MUMBAI, India – After Tata Sons dismissed Chairman Cyrus Mistry last month alleging misconduct by Mistry, Tatas have now released a nine-page statement explaining the reasons for his ouster. 

The statement claimed that Mistry had betrayed their trust and sought to control the group’s main operating companies.

The Mumbai-based conglomerate in an emergency general meeting removed Mistry from his post on October 24. 

Following his removal, Mistry sent an email, which was leaked, claiming that he was used as a lame duck and warned the company of a writedown worth $18 billion.  

Since then, a response from the Tatas was awaited. 

On Thursday, in a statement, Tatas said, “It is unfortunate that Tata Sons, acting in good faith, did not anticipate such devious moves by Mr. Mistry and thereby did not inform the other directors of the operating companies about its dissatisfaction with Mr. Mistry at the level of Tata Sons. However, we will now do whatever is required to deal with this situation.”

“Mistry betrayed trust and had the desire to seek control of the main operating firms of the Tata Group, excluding other representatives. Under Mistry, the Group’s over 100-year-old structure was consciously dismantled. Its firms were drifting away from the promoters and shareholders,” the statement added.

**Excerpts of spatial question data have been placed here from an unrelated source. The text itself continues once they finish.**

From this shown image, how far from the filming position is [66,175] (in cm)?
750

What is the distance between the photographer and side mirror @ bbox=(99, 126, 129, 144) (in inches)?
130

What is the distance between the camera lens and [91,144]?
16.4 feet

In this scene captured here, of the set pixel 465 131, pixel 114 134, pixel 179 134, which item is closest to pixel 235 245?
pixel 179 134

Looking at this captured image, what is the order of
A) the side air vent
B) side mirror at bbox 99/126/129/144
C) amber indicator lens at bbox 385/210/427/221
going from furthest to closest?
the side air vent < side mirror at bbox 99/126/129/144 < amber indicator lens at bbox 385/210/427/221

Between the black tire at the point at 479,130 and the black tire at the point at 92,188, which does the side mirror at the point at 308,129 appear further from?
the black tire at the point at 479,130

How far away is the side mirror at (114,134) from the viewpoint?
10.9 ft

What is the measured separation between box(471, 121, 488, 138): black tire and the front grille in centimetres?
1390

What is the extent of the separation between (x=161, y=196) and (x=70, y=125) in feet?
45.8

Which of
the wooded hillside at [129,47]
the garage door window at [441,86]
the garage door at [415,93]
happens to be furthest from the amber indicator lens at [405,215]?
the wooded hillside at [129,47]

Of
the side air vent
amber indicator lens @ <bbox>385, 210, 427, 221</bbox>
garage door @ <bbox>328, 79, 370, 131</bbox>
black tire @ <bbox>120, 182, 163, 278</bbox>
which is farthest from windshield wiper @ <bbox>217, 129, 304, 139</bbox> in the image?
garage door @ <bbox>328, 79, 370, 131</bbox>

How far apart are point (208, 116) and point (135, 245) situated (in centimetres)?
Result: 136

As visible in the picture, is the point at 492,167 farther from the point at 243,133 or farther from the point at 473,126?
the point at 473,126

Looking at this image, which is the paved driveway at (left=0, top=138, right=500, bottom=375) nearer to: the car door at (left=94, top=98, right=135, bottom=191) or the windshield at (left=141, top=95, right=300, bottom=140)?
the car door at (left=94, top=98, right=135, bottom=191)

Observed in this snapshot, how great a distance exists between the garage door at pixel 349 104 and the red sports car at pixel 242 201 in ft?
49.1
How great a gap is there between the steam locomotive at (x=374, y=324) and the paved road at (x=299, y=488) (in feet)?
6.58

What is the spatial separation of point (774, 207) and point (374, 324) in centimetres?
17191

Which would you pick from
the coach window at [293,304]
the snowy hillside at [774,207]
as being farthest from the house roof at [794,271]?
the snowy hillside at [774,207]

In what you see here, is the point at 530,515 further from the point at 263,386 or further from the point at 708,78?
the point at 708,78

Tata Sons said that under Mistry, the group’s debt increased by Rs.69,877 crore to Rs.225,740 crore during his four-year tenure. The group also accused that despite the huge investments, return were not visible.

“While dividend income was declining, expenses (other than interest on debt) on staff increased from Rs.84 crore to Rs.180 crore and other expenses increased from Rs.220 crore in 2012-13 to Rs.290 crore in 2015 (excluding exceptional expenses),” it said.

In addition to that, Tata Sons has also accused Mistry of conflict of interest in relation to Shapoorji Pallonji group which Mistry did not fully address. 

The Shapoorji Pallonji group, a construction major, is owned by Mistry’s family.

The statement said, “Cyrus P Mistry has been the Executive Vice Chairman (for one year) and Executive Chairman for nearly four years now – a period long enough to show results in Tata Sons itself, which was his primary executive responsibility.”

“After four years, it is unfortunate that hardly any of his (Mistry’s) major views on the management structure (which had impressed the committee favourably) have been implemented,” the statement said.

The company has also announced the replacement of Mistry in Ishaat Hussain as interim Chairman of TCS. 

Hussain currently serves as the Chairman of the Voltas and Tata Sky. 

He also holds the position of Director in several other companies in the group including Tata Steel.

A source close to Mistry said, “TCS has quoted Article 90 of its Articles of Association to do so. Article 90 only enables Tata Sons to nominate a chairman. The board then has to appoint the person so nominated. Tata Sons had asked TCS on November 9 that it would like Mistry replaced by Hussain — it made a nomination.”

“TCS had to then convene a board meeting and table the nomination at the board at a meeting or through a circular resolution. Nothing of this nature was done. In pre-mediated haste, by a letter of the same date, TCS has directly gone on to announce that Mistry stands replaced. The hasty actions appear to have been done at night and the stock exchange announcement at 8am. A cloak and dagger machination with little regard to due process of law has come to define the angry strategy of the Ratan Tata camp. After Mistry’s replacement, till date no reasons have been forthcoming – just vague statements about ‘culture’ and ‘trust deficit’,” he added.

Despite Mistry’s removal and the ongoing spat between the two parties, Mistry will continue in his positions in other companies under the group as his family controls a 18.41 percent stake in Tata Sons.